Log in toprivate registry
Use the docker tool to log in toprivate registry.
docker login
The login process creates or updates a config.json file that holds an authorization token.View the config.json file: cat ~/.docker/config.json
Create a Secret based on existing credentials
If you already ran docker login, you can copy that credential into Kubernetes:
kubectl create secret generic regcred \ --from-file=.dockerconfigjson=<path/to/.docker/config.json> \ --type=kubernetes.io/dockerconfigjson
If you need more control (for example, to set a namespace or a label on the new secret) then you can customise the Secret before storing it. Be sure to:
①set the name of the data item to .dockerconfigjson
②base64 encode the Docker configuration file and then paste that string, unbroken as the value for field data[".dockerconfigjson"]
③set type to kubernetes.io/dockerconfigjson
kubectl create secret generic harborsecret \
--from-file=.dockerconfigjson=/root/.docker/config.json \
--type=kubernetes.io/dockerconfigjson
Create a Secret by providing credentials on the command line
Create this Secret, naming it regcred:
kubectl create secret docker-registry regcred \
--docker-server=<your-registry-server>\
--docker-username=<your-name> \
--docker-password=<your-pword> \
--docker-email=<your-email>
Where:
<your-registry-server> is your Private Docker Registry FQDN. Use https://index.docker.io/v1/ for DockerHub.
<your-name> is your Docker username.
<your-pword> is your Docker password.
<your-email> is your Docker email.
kubectl create secret docker-registry harborsecret \
--docker-server='10.16.100.89:81' \
--docker-username='bip' \
--docker-password='Harbor12345'\
--docker-email='admin@yonyou.com'
You have successfully set your Docker credentials in the cluster as a Secret called regcred.
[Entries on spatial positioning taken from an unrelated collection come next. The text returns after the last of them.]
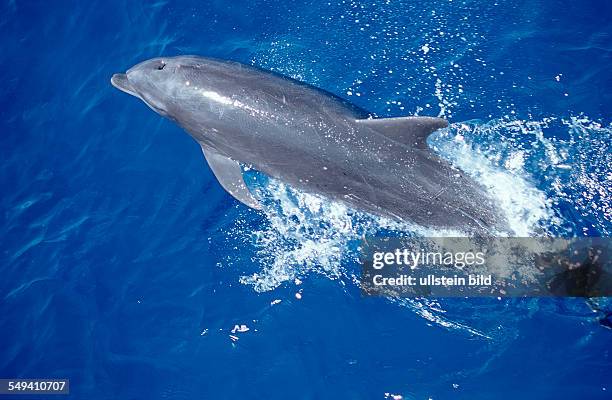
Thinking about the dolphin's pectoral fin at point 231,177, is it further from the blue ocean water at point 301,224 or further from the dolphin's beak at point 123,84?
the dolphin's beak at point 123,84

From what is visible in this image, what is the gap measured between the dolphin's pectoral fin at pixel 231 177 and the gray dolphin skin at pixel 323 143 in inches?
13.5

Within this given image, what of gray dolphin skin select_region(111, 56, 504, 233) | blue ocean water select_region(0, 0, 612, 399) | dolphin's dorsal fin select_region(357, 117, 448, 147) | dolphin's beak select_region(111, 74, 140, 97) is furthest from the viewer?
dolphin's beak select_region(111, 74, 140, 97)

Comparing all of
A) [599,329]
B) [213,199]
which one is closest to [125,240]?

Inspecting the Secret regcred
To understand the contents of the regcred Secret, start by viewing the Secret in YAML format:
kubectl get secret regcred --output=yaml
The output is similar to this:
apiVersion: v1
kind: Secret
metadata:
...
name: regcred
...
data:
.dockerconfigjson: eyJodHRwczovL2luZGV4L ... J0QUl6RTIifX0=
type: kubernetes.io/dockerconfigjson
The value of the .dockerconfigjson field is a base64 representation of your Docker credentials.
To understand what is in the .dockerconfigjson field, convert the secret data to a readable format:
kubectl get secret regcred --output="jsonpath={.data.\.dockerconfigjson}" | base64 --decode
The output is similar to this:
{"auths":{"your.private.registry.example.com":{"username":"janedoe","password":"xxxxxxxxxxx","email":"jdoe@example.com","auth":"c3R...zE2"}}}
To understand what is in the auth field, convert the base64-encoded data to a readable format:
echo "c3R...zE2" | base64 --decode
The output, username and password concatenated with a :, is similar to this:
janedoe:xxxxxxxxxxx
The Secret contains the authorization token similar to your local ~/.docker/config.json file.
You have successfully set your Docker credentials as a Secret called regcred in the cluster.
Create a Pod that uses your Secret
Here is a manifest for an example Pod that needs access to your Docker credentials in regcred:
pods/private-reg-pod.yaml
apiVersion: v1
kind: Pod
metadata:
name: private-reg
spec:
containers:
- name: private-reg-container
image: <your-private-image>
imagePullSecrets:
- name: regcred
In file my-private-reg-pod.yaml, replace <your-private-image> with the path to an image in a private registry such as:
your.private.registry.example.com/janedoe/jdoe-private:v1
To pull the image from the private registry, Kubernetes needs credentials. The imagePullSecrets field in the configuration file specifies that Kubernetes should get the credentials from a Secret named regcred.
Create a Pod that uses your Secret, and verify that the Pod is running:
kubectl apply -f my-private-reg-pod.yaml
kubectl get pod private-reg
Note: To use image pull secrets for a Pod (or a Deployment, or other object that has a pod template that you are using), you need to make sure that the appropriate Secret does exist in the right namespace. The namespace to use is the same namespace where you defined the Pod.